== SUPPLIED MATERIAL ==
□ □ □ □ □

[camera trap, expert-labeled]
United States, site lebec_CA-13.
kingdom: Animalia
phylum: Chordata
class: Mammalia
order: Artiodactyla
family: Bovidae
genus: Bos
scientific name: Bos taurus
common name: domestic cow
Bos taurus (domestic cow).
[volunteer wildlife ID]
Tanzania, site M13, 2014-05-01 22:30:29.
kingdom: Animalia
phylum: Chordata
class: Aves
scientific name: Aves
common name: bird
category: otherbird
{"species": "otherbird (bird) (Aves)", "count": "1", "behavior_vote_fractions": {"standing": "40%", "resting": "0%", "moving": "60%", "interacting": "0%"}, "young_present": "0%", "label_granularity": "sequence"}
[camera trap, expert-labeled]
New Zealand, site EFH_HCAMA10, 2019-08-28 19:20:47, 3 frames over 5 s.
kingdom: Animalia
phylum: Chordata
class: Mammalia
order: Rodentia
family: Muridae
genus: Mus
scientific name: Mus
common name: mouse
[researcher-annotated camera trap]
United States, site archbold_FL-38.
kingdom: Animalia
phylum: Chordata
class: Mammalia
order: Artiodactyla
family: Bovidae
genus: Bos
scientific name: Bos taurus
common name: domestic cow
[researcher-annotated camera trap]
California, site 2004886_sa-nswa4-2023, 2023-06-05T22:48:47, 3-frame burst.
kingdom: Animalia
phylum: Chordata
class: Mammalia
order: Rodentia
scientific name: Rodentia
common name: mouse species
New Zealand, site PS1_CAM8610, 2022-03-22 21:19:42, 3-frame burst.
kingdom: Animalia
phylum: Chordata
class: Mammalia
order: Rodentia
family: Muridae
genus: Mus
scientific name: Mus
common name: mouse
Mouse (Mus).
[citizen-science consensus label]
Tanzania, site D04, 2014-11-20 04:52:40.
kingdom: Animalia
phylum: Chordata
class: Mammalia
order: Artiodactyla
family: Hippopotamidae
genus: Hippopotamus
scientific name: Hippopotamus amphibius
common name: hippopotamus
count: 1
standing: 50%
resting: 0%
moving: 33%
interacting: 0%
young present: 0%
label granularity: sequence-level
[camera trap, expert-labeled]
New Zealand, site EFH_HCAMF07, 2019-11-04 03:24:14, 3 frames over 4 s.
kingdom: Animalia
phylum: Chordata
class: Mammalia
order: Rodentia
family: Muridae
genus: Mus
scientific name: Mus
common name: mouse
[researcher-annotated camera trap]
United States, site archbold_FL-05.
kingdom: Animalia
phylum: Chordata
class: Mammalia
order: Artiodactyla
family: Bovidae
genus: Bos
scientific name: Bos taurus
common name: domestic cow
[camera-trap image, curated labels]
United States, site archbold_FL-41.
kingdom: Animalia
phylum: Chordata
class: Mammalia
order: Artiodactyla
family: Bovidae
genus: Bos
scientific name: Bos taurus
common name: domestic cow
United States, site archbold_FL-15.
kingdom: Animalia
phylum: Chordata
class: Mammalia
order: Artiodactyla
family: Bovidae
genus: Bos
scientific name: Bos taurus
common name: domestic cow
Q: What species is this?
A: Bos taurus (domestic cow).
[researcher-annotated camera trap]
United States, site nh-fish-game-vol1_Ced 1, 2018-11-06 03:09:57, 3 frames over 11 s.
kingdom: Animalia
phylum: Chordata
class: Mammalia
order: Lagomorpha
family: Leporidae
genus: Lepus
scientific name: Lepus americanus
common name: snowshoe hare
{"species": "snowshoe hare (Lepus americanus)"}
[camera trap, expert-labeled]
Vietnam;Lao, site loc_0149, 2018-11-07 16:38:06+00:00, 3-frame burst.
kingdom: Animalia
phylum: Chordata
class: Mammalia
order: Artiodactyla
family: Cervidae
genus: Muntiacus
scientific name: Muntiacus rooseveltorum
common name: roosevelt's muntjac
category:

□ □ □ □ □

== YOUR ASSIGNMENT ==
Across all of the records above, how many lines include the string "frames"? Answer with one number only.

== PROBLEM SOLUTION ==
3